Hello all. I'm surprised that there isn't a thread already about the Swiss Artist HR Giger. Anyway, i thought i't start one. 

I have a couple of his books at home and of all the SFF artists, i felt that Giger definately created his own unique artistic style. What would you call it? Xenoerotisim? How close do you think it becomes to pornography? (Sorry, that's the closest i can think of it.) 

Personally, I think that it's a little weird, but i find it creative and unique. Several album covers and of course the Alien and Sil. Just interested to see what other Chrons think.


----------



## j d worthington

Haven't gone looking, but I do recall there were at least one or two threads on Giger and his work around here someplace....

At any rate, I'd say he is simply a surrealist, albeit with a good deal more interest in technology than the classic surrealists are perhaps considered as having by most. His work has the same blurring of lines, the same mixture of dreamlike/nightmarish symbolism and eroticism, the same meeting of death, decay, and sex, and so on, that one sees in so many of the surrealist artists.

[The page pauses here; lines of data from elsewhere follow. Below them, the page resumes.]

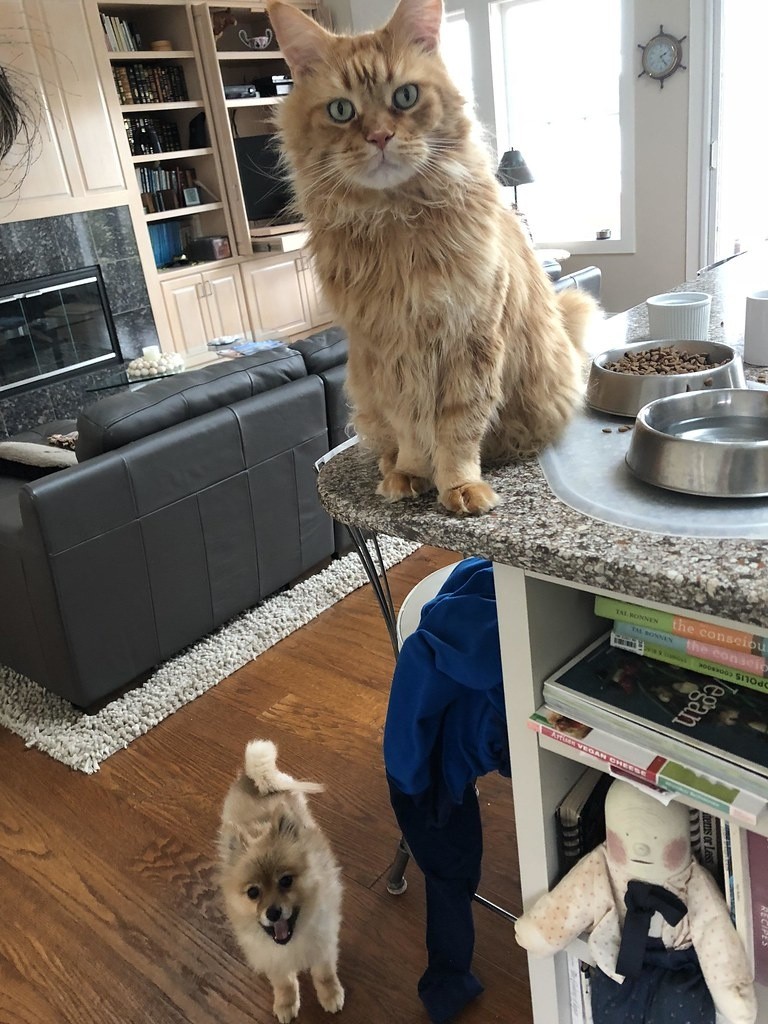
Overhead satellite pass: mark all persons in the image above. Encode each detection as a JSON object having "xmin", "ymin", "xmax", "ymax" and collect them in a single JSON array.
[{"xmin": 513, "ymin": 779, "xmax": 758, "ymax": 1024}]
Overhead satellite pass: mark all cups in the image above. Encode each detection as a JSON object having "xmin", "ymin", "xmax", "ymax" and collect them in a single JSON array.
[
  {"xmin": 646, "ymin": 291, "xmax": 712, "ymax": 342},
  {"xmin": 744, "ymin": 289, "xmax": 768, "ymax": 368},
  {"xmin": 238, "ymin": 28, "xmax": 273, "ymax": 50}
]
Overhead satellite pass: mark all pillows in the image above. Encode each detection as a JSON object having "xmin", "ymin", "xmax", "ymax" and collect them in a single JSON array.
[{"xmin": 0, "ymin": 439, "xmax": 78, "ymax": 477}]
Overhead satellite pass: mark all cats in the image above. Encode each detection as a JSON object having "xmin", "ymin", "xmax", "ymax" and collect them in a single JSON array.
[{"xmin": 262, "ymin": 2, "xmax": 599, "ymax": 518}]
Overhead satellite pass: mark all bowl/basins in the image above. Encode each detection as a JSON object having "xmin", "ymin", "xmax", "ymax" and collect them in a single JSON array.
[
  {"xmin": 584, "ymin": 339, "xmax": 749, "ymax": 418},
  {"xmin": 622, "ymin": 388, "xmax": 768, "ymax": 497}
]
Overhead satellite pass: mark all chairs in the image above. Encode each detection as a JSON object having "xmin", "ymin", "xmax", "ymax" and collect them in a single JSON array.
[{"xmin": 315, "ymin": 437, "xmax": 523, "ymax": 920}]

At his worst, rather confusing. At his best (which is quite often) extremely disturbing and unsettling, and very powerful.


----------



## Rodders

Sory JD, i did look, but couldn't find anything. 

As for Giger. Do you like his work?


----------



## j d worthington

Rodders said:


> Sory JD, i did look, but couldn't find anything.
> 
> As for Giger. Do you like his work?


 
Oh, most definitely. Unfortunately, I no longer have the various books of his art I once owned... they all went the other way in the divorce, I'm afraid, and I've not had the finances to pick up replacement copies....


----------



## Dave

http://www.sffchronicles.co.uk/forum/41117-early-giger-stuff.html
http://www.sffchronicles.co.uk/forum/31505-gigers-alien-sculpture-banned-from-exhibition.html
http://www.sffchronicles.co.uk/forum/3673-gothic-art.html

I just searched for "Giger" Science Fiction Fantasy Chronicles: forums - Search Results


----------



## HareBrain

Rodders said:


> What would you call it? Xenoerotisim? How close do you think it becomes to pornography? (Sorry, that's the closest i can think of it.)


 
The only book I own of his is _*New York*_. Personally, I find his sexual imagery about as far from pornography as it's possible to get - it's sexuality as nightmare. I find his work fascinating and disturbing in equal measure, compelling but I always feel the need for an antidote afterwards in case I somehow get sucked into it and can't escape. In fact that links with a quote I found by Nevill Drury in a book called _*Magic and Witchcraft*_:



> There is an unquestionable potency - even a macabre beauty - in his biomechanoid creations, but his nightmare fusions of the human and the mechanical also breathe a sense of _no escape _- a sense that we are all trapped in a virtual hell of our own making. Perhaps this is a portent of our times.


 
Which I think summarises his stuff pretty well. I'm glad to have experienced his work, but I'm also glad not to be him.


----------



## Starbeast

*Used item from the 1979 Alien movie*


----------



## Starbeast

*HR Giger*






 

GIGER​


----------



## Starbeast




----------



## Starbeast




----------